What to do when a great actor is stuck a not-so-great movie? You bite the bullet and watch anyway if the actor in question is Russell Crowe. And he’s at his cunning, commanding best as Reichsmarschall Hermann Göring, a Nazi whose soft-pedaled narcissism gives him gobs of unearned confidence. Enough to fool the international tribunal at Nuremberg where he’ll stand trial for war crimes with 21 other Nazis in the high command? That’s the idea.

Ideas are otherwise in short supply in “Nuremberg,” now in theaters where writer-director James Vanderbilt hopes to fool audiences into thinking this gloss job over the facts actually has something to say. There was more complexity in 1961’s “Judgement at Nuremberg, an all-star, awards-bait, concentration camp drama in which defense attorney (Oscar winner Maximilian Schell) argued that German guilt must be shared with Hitler supporters worldwide, including the Soviet Union, the Vatican, Winston Churchill and American industrialists.

In this film, the obvious answer is always the right one.

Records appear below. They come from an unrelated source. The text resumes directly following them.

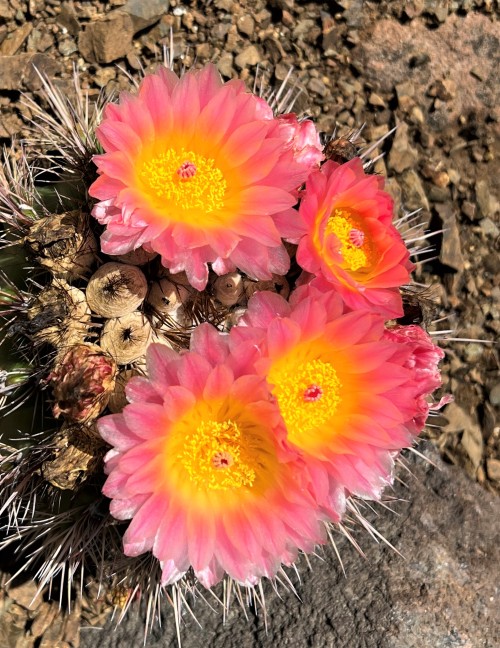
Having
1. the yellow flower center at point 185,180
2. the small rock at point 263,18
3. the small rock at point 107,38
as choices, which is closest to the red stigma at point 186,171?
the yellow flower center at point 185,180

The new “Nuremberg” finds it easier to focus on whether an Army psychiatrist, U.S. Lieutenant Colonel Douglas Kelley (a sometimes comically intense Rami Malek), can trip up Göring while deciding if he’s fit to stand trial. Of course he can take the stand or there’d be no movie. And there’s not much of one anyway as the script underlines everything obvious in Jack El-Hai’s 2013 novel “The Nazi and the Psychiatrist.”  

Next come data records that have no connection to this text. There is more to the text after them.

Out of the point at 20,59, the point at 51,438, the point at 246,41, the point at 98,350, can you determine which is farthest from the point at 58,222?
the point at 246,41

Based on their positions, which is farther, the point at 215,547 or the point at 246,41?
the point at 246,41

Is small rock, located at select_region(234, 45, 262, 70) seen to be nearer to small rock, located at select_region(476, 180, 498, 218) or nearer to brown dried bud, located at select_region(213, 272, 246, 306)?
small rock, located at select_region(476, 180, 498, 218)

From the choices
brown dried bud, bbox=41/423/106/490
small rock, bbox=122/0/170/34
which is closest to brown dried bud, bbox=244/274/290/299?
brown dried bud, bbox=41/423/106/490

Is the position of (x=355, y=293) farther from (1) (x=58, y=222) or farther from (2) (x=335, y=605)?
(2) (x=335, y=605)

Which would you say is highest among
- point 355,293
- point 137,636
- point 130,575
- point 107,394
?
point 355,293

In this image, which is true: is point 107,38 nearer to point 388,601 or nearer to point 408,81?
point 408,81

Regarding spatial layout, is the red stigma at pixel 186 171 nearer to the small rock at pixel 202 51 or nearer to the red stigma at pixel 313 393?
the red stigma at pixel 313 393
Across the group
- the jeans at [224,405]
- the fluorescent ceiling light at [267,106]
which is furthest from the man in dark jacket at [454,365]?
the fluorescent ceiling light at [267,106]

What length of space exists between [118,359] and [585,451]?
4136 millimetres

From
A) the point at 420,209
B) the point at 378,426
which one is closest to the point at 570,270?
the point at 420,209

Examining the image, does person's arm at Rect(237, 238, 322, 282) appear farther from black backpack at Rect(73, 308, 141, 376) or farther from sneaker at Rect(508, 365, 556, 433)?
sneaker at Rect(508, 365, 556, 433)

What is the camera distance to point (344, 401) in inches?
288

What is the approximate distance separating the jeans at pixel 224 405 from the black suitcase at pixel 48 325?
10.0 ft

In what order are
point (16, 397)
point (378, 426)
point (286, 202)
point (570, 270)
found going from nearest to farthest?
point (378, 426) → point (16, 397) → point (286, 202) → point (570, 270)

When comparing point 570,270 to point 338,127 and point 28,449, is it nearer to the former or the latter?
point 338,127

Still, Crowe keeps us riveted, with Göring speaking German until Kelley suckers him into conversing in English, which the sly old fox does beautifully. He also never drops his air of privilege. Even while surrendering to the Allies, Hitler’s best buddy asks for someone to carry his luggage. That someone will is a foregone conclusion.

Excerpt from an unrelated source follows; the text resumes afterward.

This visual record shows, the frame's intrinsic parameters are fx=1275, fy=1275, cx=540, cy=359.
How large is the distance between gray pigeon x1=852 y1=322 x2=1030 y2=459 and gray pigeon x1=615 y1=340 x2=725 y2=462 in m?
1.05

Kelley seems besotted, transferring messages from the good-humored monster to his wife Emmy (Lotte Verbeek) and their daughter. Is Kelley really falling for Göring’s charm act? Or is he using their bogus friendship to get material for a probable bestseller? In this film, the obvious answer is always the right one.

The film is here for the trials, dreamed up by U.S. Supreme Court Justice Robert H. Jackson, played by Michael Shannon with a restraint few others in this cast attempt to adopt. One exception is Leo Woodall (a baddie in the conspiracy to kill Jennifer Coolidge in “The White Lotus” Season 2) as a secretive American soldier assigned to the case who casts a wary eye on the suspicious doings between Kelley and Göring.

A neutral Leo Woodall is flanked by Nazi Russell Crowe and suckup shrink Rami Malek in “Nuremberg,” from Sony Pictures Classics

The tensions come to a boil when Göring stops with the soft sell and shows Kelley why he’s not to be trifled with. It seems clear that Oscar winners Crowe (“Gladiator”) and Malek (“Bohemian Rhapsody”) signed on to this film to enact this clash of wills. And both deliver the fireworks. 

Still, this is Crowe’s game all the way. It’s Göring’s hubris—his loyalty to his now dead Fuhrer—that trips him up. That and the decision in court to show documentary footage from the camps of horrific Nazi crimes against their Jewish captives. Those present in the court are stunned. And those watching this movie will be as well.

The tragic fact is we need to see and resee this heinous evidence, not just to school stupid Holocaust deniers but to remind us of the genocide that followed and still follows in its wake.

We can argue the morality of attaching this harrowing historical record to a frivolous melodrama that calls itself “Nuremberg” when the hokey book title, “The Nazi and the Psychiatrist,” far better expresses its openly greedy box-office motives. One undeniable truth remains: attention must be paid.